Full Marx, Half Gandhi: Vital Stats of a Protest
In India’s national capital, New Delhi, left-wing students are waging a protest against Hindu right-wing BJP government’s clampdown on their leaders. They are on hunger strike, deploying the best of weapons from Gandhian armoury, the hunger strike.
A series of photographs released by striking students explain how it took a toll on their health. Though Gandhi is not a poster-boy for the raging left, Gandhian repertoire of self-denial is at play in Indian left protest plans. As Oxford scholar Faisal Devji indicates, non-attachment to material possessions is an important routine for Gandhian political missionaries (satyagrahi) and Gandhi used ascetic practices like fasting to bring the common man and woman into the fold of public life.
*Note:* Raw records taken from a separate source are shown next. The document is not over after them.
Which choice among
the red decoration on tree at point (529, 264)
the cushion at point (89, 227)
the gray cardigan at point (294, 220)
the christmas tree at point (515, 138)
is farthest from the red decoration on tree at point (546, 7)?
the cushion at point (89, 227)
The language of the left is an attempt to appropriate the experiences of the famished sections of Indian population. Activists on hunger strike demonstrate their ability to relate to the imagination of shirtless Indians. “Utopian social collectives and visions of the future serve to justify a particular process of radical bourgeois self-making in postcolonial India”, argues Uday Chandra, Professor at Georgetown University and an expert on contemporary left movements.
Gandhi popularised the idea that intimate practices, especially body practices expressed sincere association with the masses. Gandhi welded ascetic language and popular politics together, and this connection was soon reinterpreted by Indian Marxist practitioners. “For instance, advertising weight loss, especially during political campaigns, would be an indubitable sign of devotion to activism” says Jean-Thomas Martelli, King’s College London Scholar specialising on student movements. In a recent piece, he argues that the politics of the radical left is inseparable from the practice of political asceticism (Martelli’s article).
At a time of weight-conscious Generation Kardashians, the activists in this leafy campus are shedding kilos for a brighter tomorrow, and right to tell the truth, in black and white.